Revise the lines from the first one through the line with "Fausto Coppi - 1956-031", changing "Avenue" to "Ave" and keeping everything else the same. Leave the pictures out of your answer.

┄┄┄┄┄┄┄┄┄┄┄┄┄┄┄┄┄┄┄┄

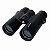 Binoculos SVBONY SV21 / SVBONY SV21 Binoculars - Imagem 2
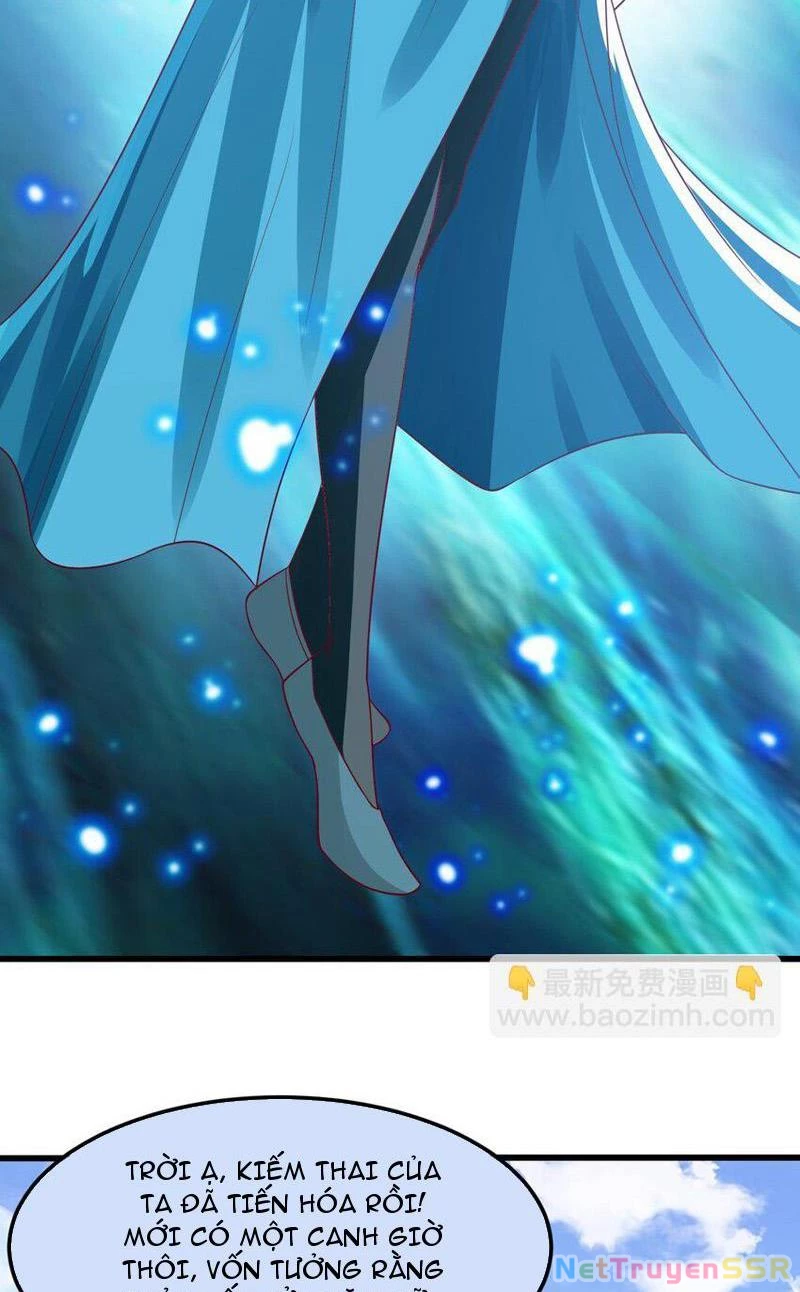 Ta Là Chí Tôn Đại Phản Diện Chapter 35 - Trang 3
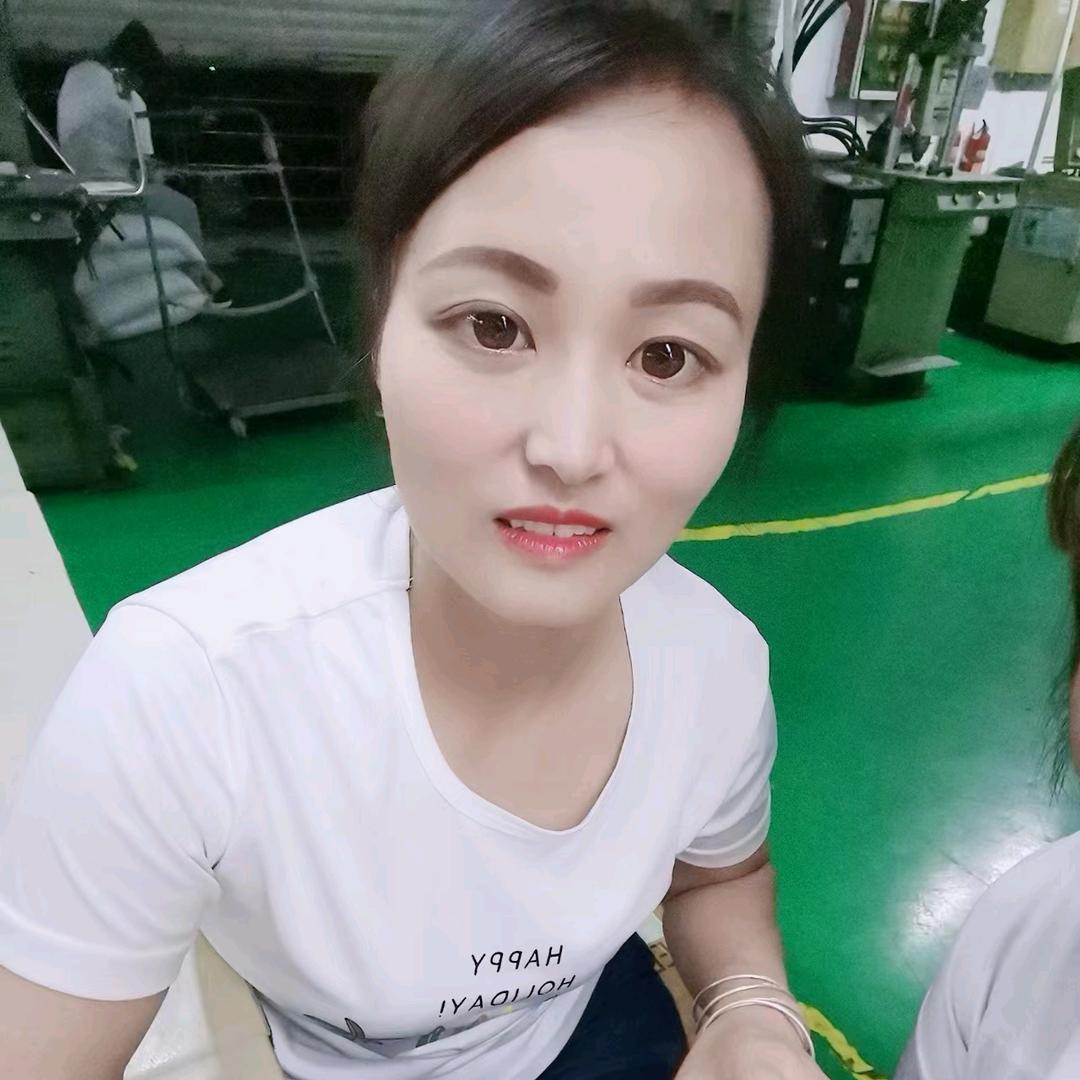 不忘初心，丫头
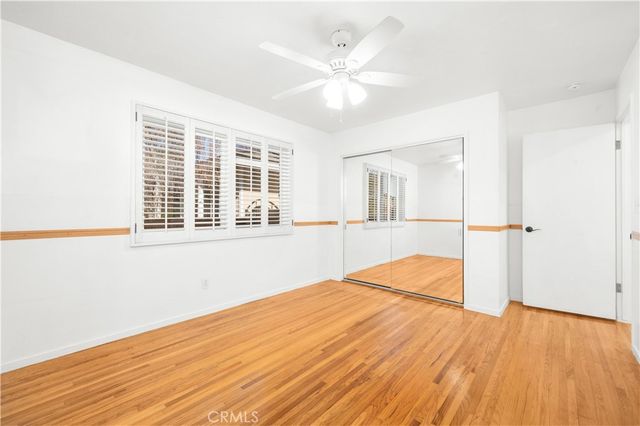 3440 Lama Avenue, Long Beach, CA 90808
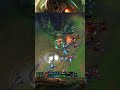 SOLOBOLO #leagueoflegends #lmht #lol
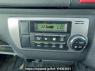 Used 2017 AT toyota regiusace-van KDH201V Image[21]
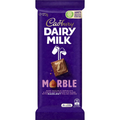 Cadbury Dairy Milk Marble - Australia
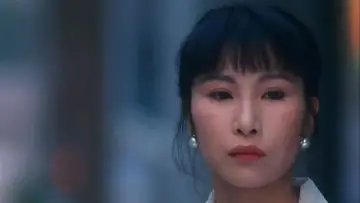 Задник к фильму "血戀II" #445653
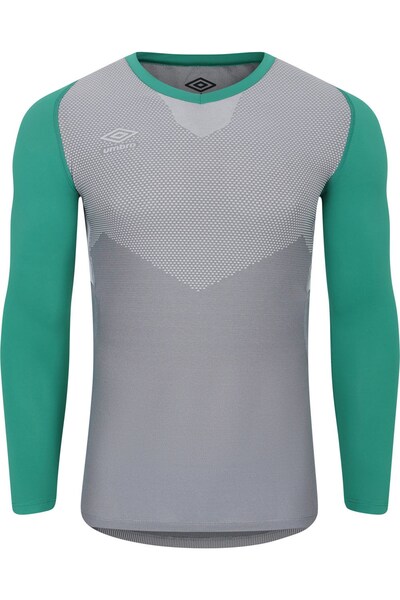  Umbro Pro Mens Base Layer Top 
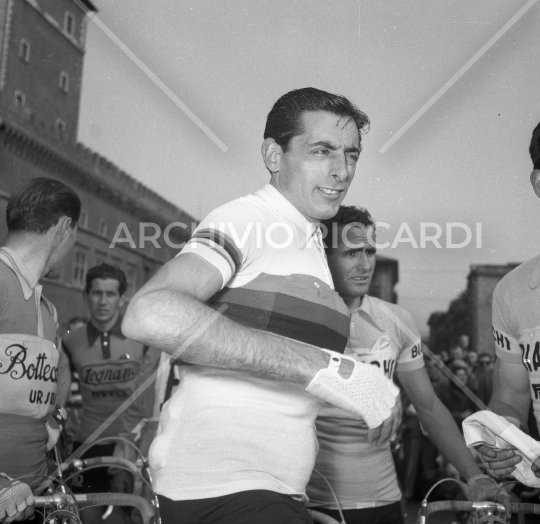 Fausto Coppi - 1956-031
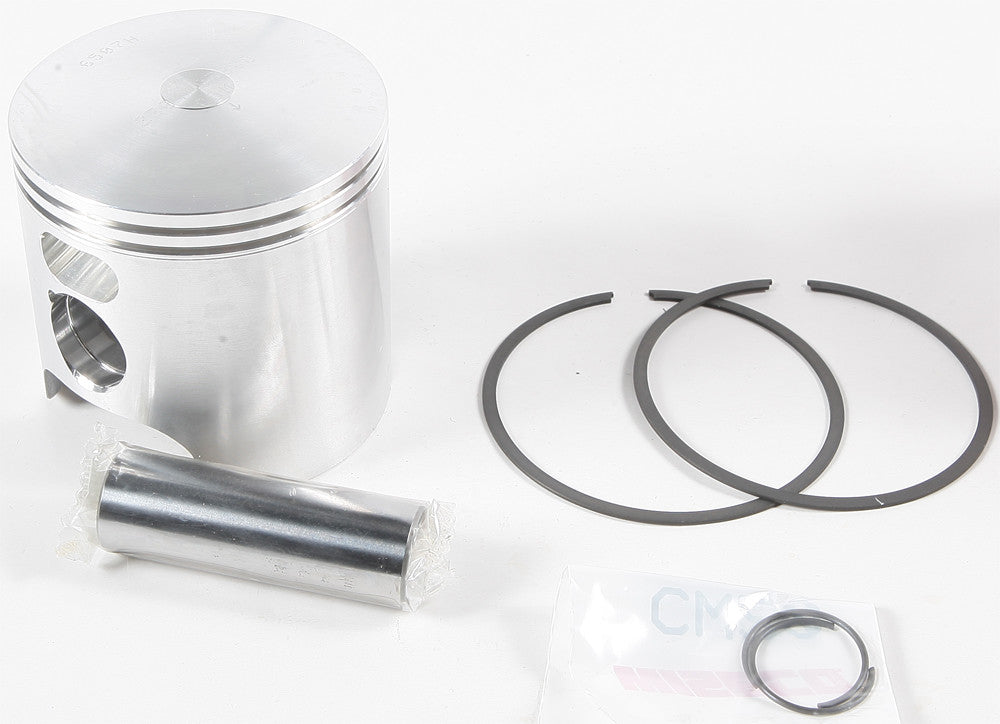 WISECO Piston- Yam V-Max '83-89 2304M07300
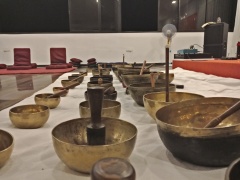 IMG20180226203645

┄┄┄┄┄┄┄┄┄┄┄┄┄┄┄┄┄┄┄┄

**Written response**
 Binoculos SVBONY SV21 / SVBONY SV21 Binoculars - Imagem 2
 Ta Là Chí Tôn Đại Phản Diện Chapter 35 - Trang 3
 不忘初心，丫头
 3440 Lama Ave, Long Beach, CA 90808
 SOLOBOLO #leagueoflegends #lmht #lol
 Used 2017 AT toyota regiusace-van KDH201V Image[21]
 Cadbury Dairy Milk Marble - Australia
 Задник к фильму "血戀II" #445653
  Umbro Pro Mens Base Layer Top 
 Fausto Coppi - 1956-031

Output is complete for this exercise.